--- DOCUMENT EXTRACT ---

Re: * Onboard video and pci video card conflict. Vista

Discussion in 'Computer Information' started by Paul, May 26, 2010.

  1. Paul

    Paul Guest

    Kathy wrote:
    > I was wondering if someone can help me, I have a Presario SR5050nx with
    > onboard video,
    > Intel GMA 950 (82945g express chipset) with vga port in the back panel and
    > the latest drivers,
    > and the motherboard has 2 pci and 1 pci express x16 and Vista home.
    > I decided to install an Nvidia PCI FX5200 video card (vga and dvi) and I
    > would like to have 3
    > monitors (3 monitors makes things easier for the type of work I do) but once
    > I install the pci card,
    > it says "Incompatible display adapter has been disabled" and I can only get
    > to use either the
    > onboard video or go to bios and set it to use the pci as primary and use the
    > pci card (w/2 monitors).
    > Intel says that it can be done with a pci (no pci express), I don't know
    > what am I missing. See:
    > Has anyone got the onboard video and pci video card to work?
    > Thank you for your help.
    > kathy

    Check the BIOS to see if there is an "INT 19 capture" or "INT 0x13 capture"
    item and enable it.

    Each video card has a BIOS chip on it, and there is code sitting in there.

--- DATA ENTRIES ---

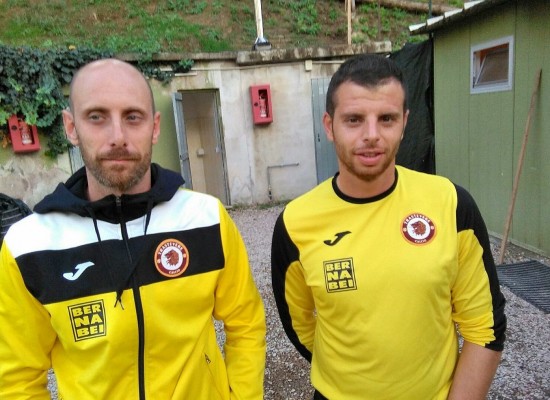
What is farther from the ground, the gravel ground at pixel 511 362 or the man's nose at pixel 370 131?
the man's nose at pixel 370 131

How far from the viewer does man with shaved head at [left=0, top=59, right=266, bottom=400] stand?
4.16 ft

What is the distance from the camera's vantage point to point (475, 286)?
1374 mm

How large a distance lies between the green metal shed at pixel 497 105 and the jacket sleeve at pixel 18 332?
4832mm

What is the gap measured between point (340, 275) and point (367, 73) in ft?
2.13

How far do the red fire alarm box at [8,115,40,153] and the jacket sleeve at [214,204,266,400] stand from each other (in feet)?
22.3

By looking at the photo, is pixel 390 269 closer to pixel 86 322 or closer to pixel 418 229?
pixel 418 229

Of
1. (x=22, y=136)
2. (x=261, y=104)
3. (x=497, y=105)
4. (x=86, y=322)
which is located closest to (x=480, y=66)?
(x=497, y=105)

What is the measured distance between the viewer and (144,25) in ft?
38.1

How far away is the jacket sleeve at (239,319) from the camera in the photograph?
145cm

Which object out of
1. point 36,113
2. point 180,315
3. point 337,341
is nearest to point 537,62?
point 337,341

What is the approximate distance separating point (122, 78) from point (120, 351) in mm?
819

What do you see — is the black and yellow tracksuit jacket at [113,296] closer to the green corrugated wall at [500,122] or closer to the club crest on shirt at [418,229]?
the club crest on shirt at [418,229]

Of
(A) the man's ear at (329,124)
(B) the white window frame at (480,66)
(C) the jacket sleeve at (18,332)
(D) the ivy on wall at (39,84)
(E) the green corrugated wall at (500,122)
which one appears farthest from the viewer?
(D) the ivy on wall at (39,84)

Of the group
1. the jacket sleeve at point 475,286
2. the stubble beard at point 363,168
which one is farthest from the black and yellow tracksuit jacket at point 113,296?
the jacket sleeve at point 475,286
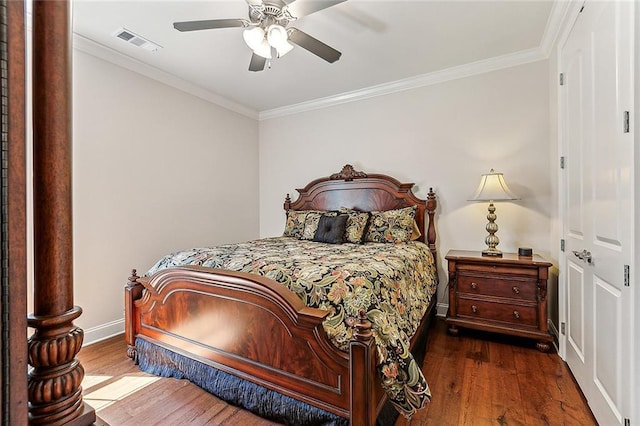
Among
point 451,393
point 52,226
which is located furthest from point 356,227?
point 52,226

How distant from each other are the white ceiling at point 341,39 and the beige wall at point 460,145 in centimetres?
27

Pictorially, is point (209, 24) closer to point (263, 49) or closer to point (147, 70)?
point (263, 49)

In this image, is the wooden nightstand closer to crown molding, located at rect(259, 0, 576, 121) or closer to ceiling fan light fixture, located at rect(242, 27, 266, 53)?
crown molding, located at rect(259, 0, 576, 121)

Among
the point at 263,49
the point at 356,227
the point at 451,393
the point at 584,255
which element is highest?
the point at 263,49

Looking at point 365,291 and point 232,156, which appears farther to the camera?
point 232,156

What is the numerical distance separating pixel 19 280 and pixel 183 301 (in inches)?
69.9

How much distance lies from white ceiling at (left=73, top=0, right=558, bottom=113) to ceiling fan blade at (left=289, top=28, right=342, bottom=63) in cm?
37

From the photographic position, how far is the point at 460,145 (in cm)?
325

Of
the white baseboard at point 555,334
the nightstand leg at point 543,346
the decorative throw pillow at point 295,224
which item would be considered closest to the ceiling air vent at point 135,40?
the decorative throw pillow at point 295,224

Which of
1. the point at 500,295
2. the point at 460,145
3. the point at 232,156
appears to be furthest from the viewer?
the point at 232,156

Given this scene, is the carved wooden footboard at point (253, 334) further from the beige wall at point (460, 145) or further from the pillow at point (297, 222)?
the beige wall at point (460, 145)

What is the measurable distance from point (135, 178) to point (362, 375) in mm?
2866

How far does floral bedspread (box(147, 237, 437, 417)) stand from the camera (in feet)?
4.46

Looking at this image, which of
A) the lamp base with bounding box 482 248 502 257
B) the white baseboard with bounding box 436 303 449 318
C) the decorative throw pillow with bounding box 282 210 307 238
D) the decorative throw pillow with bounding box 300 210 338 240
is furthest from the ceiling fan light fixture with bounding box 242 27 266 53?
the white baseboard with bounding box 436 303 449 318
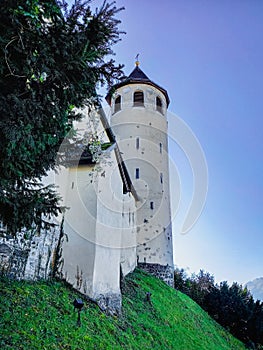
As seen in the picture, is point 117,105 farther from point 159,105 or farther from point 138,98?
point 159,105

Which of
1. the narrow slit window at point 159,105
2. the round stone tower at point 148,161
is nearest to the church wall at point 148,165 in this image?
the round stone tower at point 148,161

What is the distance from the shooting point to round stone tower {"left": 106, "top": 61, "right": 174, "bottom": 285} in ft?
69.5

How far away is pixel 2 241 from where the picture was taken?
21.4ft

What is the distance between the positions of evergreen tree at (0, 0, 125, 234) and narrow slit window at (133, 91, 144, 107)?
21.3 meters

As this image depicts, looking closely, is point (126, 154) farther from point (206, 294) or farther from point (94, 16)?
point (94, 16)

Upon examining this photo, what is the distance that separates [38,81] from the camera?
347 centimetres

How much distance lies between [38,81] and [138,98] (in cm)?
2287

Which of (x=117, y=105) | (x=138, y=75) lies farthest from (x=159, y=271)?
(x=138, y=75)

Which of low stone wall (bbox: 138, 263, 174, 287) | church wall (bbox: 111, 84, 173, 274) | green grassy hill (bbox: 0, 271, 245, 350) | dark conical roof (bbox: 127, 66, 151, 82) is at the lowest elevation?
green grassy hill (bbox: 0, 271, 245, 350)

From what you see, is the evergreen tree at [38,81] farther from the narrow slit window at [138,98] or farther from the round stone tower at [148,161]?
the narrow slit window at [138,98]

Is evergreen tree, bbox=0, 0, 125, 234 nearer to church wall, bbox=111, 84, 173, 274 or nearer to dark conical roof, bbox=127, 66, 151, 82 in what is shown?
church wall, bbox=111, 84, 173, 274

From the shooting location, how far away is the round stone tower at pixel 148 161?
2117cm

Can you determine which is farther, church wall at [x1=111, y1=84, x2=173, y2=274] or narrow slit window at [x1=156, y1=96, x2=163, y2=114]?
narrow slit window at [x1=156, y1=96, x2=163, y2=114]

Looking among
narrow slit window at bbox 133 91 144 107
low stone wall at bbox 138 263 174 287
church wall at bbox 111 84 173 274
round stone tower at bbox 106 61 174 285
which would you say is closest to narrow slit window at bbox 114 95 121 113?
round stone tower at bbox 106 61 174 285
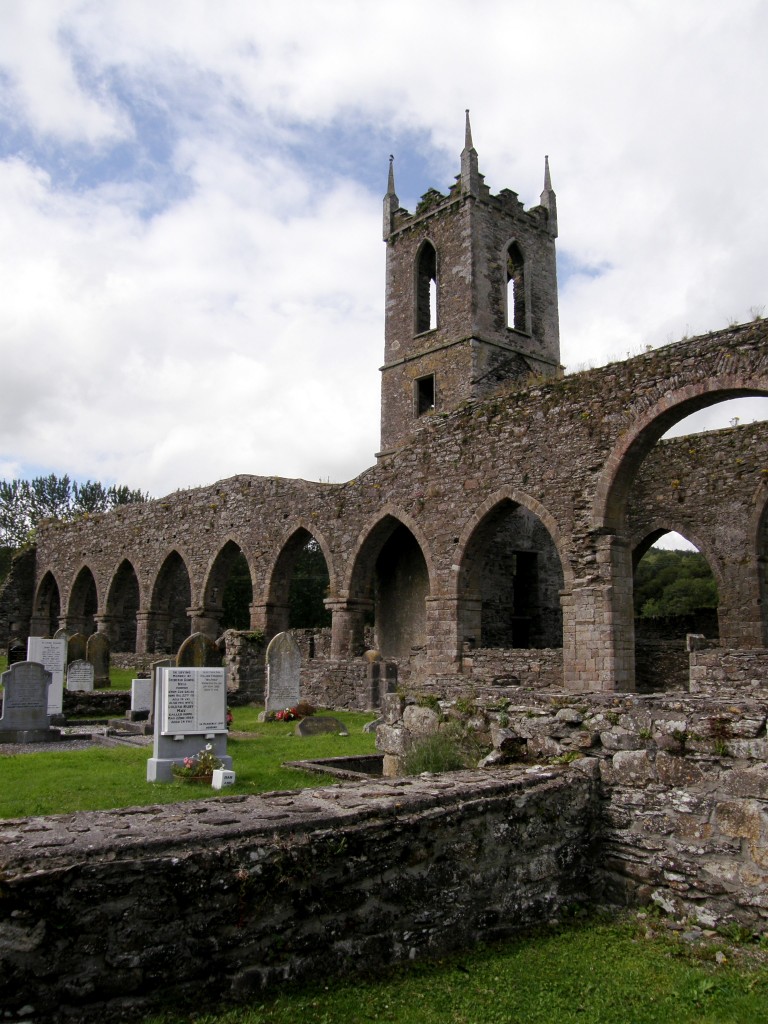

---

Pick up the forum reply about the onboard and PCI video card conflict from where it stops, and keep going in the same voice.

*RESPONSE TO THE EXERCISE:*
    You should enter the BIOS and see if there is any setting which is
    preventing that add-on BIOS from being loaded. And the necessary setting,
    might not be in the section where you find the Primary display adapter
    setting. It'll be located elsewhere. Search all the BIOS pages until you
    find it.


    As for your choice of video cards, I own a PCI FX5200 video card. I bought
    it originally, to use while I was flash upgrading the BIOS chip on an
    AGP video card.

    I've tested that card, in my last two motherboard upgrades, and it
    upsets PCI bus operation too much, and gives too much stuttering for
    practical work. If you'd asked about this card, before purchasing
    it, I would have advised against it, based on the test results I've
    seen here.

    You can purchase PCI Express video cards with quad outputs. Basically,
    the card consists of two GPU chips, running two outputs each, all
    connected to the one PCI Express x16 slot. PNY used to make cards
    like this, but I only see Jaton brand now. The modern PNY ones
    are more likely to be useful with DVI or DisplayPort monitors.
    You could then disable the onboard display, and run all monitors
    from a single video card.

    You want to read the customer reviews first, to see if there are issues.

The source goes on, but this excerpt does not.